Stanford Medicine researchers have released a daily survey to help predict surges of COVID-19 cases in the United States.

The Stanford Medicine National Daily Health Survey initially takes two minutes to complete, with subsequent daily surveys taking only seconds. It is hoped that data from the survey, in combination with local testing results, will be able to warn healthcare providers of sudden increases in COVID-19 cases in the community before those cases reach the hospital.

Speaking to Stanford Medicine, Lawrence “Rusty” Hofmann, MD, professor and chief of interventional radiology, who is leading the survey, emphasized the need for a many people as possible to participate in the survey. “To work, this survey needs people. My hope is that people see taking this survey as their civic duty and as a way to be involved in fighting COVID-19.”

“It’s crucial to continue to take the survey every day, especially during this time of uncertainty and while we shelter in place,” Hofmann told Stanford Medicine. “But even after this initial phase is over, there will be pockets of COVID-19 cases that crop up, which is why it’s important to make a habit of it and stay consistent.”

We encourage all PharmGKB users based in the US to get involved at https://med.stanford.edu/covid19/covid-counter.html and spread the word to colleagues, friends and family.

Wednesday, March 25, 2020

New CPIC Guideline: CYP2C9 and Nonsteroidal Anti-inflammatory Drugs (NSAIDs)

The CPIC Guideline for CYP2C9 and Nonsteroidal Anti-inflammatory Drugs (NSAIDs) is now published in Clinical Pharmacology and Therapeutics. The accepted article can be accessed on the PharmGKB pages for a number of NSAIDs drugs, CYP2C9, and on the CPIC website.

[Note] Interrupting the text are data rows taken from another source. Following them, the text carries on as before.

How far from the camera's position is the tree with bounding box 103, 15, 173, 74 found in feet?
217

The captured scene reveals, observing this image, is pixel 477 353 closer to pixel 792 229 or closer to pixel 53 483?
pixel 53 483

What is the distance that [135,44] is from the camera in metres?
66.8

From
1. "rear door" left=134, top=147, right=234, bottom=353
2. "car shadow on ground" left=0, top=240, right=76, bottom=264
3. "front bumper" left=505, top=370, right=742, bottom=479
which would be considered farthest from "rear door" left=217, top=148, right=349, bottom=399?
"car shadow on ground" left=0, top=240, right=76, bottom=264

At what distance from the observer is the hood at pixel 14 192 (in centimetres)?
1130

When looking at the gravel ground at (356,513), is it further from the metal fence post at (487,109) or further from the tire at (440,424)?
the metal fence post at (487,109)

Nonsteroidal Anti-inflammatory Drugs (NSAIDs) are among the most commonly prescribed drugs to treat pain and inflammation. The main therapeutic effect of NSAIDs occurs via inhibition of prostaglandin biosynthesis mediated by the cyclooxygenases (COXs). Most NSAIDs are reversible inhibitors of both the COX-1 and COX-2 isoforms. Celecoxib, meloxicam, and diclofenac are selective inhibitors of COX-2. Hepatic metabolism by cytochrome P450 isoforms CYP2C9, 1A2, and 3A4, and renal excretion are the principal routes of clearance of the majority of NSAIDs.  Genetic variants in CYP2C9 (eg. CYP2C9*2 and *3), along with other genetics and clinical factors, have been shown to affect systemic plasma concentrations of NSAIDs and potentially safety. Patients with CYP2C9 decreased or no function alleles may have elevated exposure and at increased risk for adverse effects. 

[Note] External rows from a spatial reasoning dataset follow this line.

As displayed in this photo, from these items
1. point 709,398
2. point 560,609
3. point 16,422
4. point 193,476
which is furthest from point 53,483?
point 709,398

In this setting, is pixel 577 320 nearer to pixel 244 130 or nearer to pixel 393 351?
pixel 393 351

The CPIC guideline summarizes evidence from the literature and provides therapeutic recommendations for a number of NSAIDs (celecoxib, flurbiprofen, ibuprofen, lornoxicam, meloxicam, piroxicam and tenoxicam) based on CYP2C9 genotype.    For therapeutic recommendations and further details, please refer to the CPIC Guideline for CYP2C9 and Nonsteroidal Anti-inflammatory Drugs (NSAIDs).